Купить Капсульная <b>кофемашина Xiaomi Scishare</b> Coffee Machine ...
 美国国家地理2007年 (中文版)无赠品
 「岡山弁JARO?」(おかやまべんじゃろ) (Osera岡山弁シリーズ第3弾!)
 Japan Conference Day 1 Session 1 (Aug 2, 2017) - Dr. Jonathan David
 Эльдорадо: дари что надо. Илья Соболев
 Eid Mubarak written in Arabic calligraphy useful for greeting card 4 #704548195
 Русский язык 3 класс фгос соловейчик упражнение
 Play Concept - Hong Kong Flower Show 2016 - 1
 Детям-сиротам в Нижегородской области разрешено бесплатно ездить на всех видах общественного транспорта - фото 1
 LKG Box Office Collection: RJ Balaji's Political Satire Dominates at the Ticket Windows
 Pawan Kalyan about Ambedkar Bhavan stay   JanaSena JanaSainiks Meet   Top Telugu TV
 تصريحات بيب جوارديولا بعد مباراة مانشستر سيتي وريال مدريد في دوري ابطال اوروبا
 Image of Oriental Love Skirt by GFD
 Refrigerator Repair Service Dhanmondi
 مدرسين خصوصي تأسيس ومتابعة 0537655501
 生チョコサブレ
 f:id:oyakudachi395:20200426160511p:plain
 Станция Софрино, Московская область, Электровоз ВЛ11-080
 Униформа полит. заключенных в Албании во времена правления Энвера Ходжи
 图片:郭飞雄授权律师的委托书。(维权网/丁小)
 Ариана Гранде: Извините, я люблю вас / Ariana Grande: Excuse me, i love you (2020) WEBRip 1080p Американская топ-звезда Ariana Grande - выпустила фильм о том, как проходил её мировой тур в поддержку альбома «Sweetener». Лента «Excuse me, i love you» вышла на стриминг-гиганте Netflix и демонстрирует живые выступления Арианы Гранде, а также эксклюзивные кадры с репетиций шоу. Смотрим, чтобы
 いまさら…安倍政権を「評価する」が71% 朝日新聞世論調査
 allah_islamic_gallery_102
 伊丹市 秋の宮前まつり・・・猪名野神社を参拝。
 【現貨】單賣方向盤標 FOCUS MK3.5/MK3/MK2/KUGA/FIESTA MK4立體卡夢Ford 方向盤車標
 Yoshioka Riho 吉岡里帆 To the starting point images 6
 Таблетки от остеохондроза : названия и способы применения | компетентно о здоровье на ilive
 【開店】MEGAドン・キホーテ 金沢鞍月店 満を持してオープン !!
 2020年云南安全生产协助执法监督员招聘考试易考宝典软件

= = =

● EXERCISE REQUIREMENTS: In the lines above, every record is to be repeated exactly.

● EXERCISE ANSWER:
Купить Капсульная <b>кофемашина Xiaomi Scishare</b> Coffee Machine ...
 美国国家地理2007年 (中文版)无赠品
 「岡山弁JARO?」(おかやまべんじゃろ) (Osera岡山弁シリーズ第3弾!)
 Japan Conference Day 1 Session 1 (Aug 2, 2017) - Dr. Jonathan David
 Эльдорадо: дари что надо. Илья Соболев
 Eid Mubarak written in Arabic calligraphy useful for greeting card 4 #704548195
 Русский язык 3 класс фгос соловейчик упражнение
 Play Concept - Hong Kong Flower Show 2016 - 1
 Детям-сиротам в Нижегородской области разрешено бесплатно ездить на всех видах общественного транспорта - фото 1
 LKG Box Office Collection: RJ Balaji's Political Satire Dominates at the Ticket Windows
 Pawan Kalyan about Ambedkar Bhavan stay   JanaSena JanaSainiks Meet   Top Telugu TV
 تصريحات بيب جوارديولا بعد مباراة مانشستر سيتي وريال مدريد في دوري ابطال اوروبا
 Image of Oriental Love Skirt by GFD
 Refrigerator Repair Service Dhanmondi
 مدرسين خصوصي تأسيس ومتابعة 0537655501
 生チョコサブレ
 f:id:oyakudachi395:20200426160511p:plain
 Станция Софрино, Московская область, Электровоз ВЛ11-080
 Униформа полит. заключенных в Албании во времена правления Энвера Ходжи
 图片:郭飞雄授权律师的委托书。(维权网/丁小)
 Ариана Гранде: Извините, я люблю вас / Ariana Grande: Excuse me, i love you (2020) WEBRip 1080p Американская топ-звезда Ariana Grande - выпустила фильм о том, как проходил её мировой тур в поддержку альбома «Sweetener». Лента «Excuse me, i love you» вышла на стриминг-гиганте Netflix и демонстрирует живые выступления Арианы Гранде, а также эксклюзивные кадры с репетиций шоу. Смотрим, чтобы
 いまさら…安倍政権を「評価する」が71% 朝日新聞世論調査
 allah_islamic_gallery_102
 伊丹市 秋の宮前まつり・・・猪名野神社を参拝。
 【現貨】單賣方向盤標 FOCUS MK3.5/MK3/MK2/KUGA/FIESTA MK4立體卡夢Ford 方向盤車標
 Yoshioka Riho 吉岡里帆 To the starting point images 6
 Таблетки от остеохондроза : названия и способы применения | компетентно о здоровье на ilive
 【開店】MEGAドン・キホーテ 金沢鞍月店 満を持してオープン !!
 2020年云南安全生产协助执法监督员招聘考试易考宝典软件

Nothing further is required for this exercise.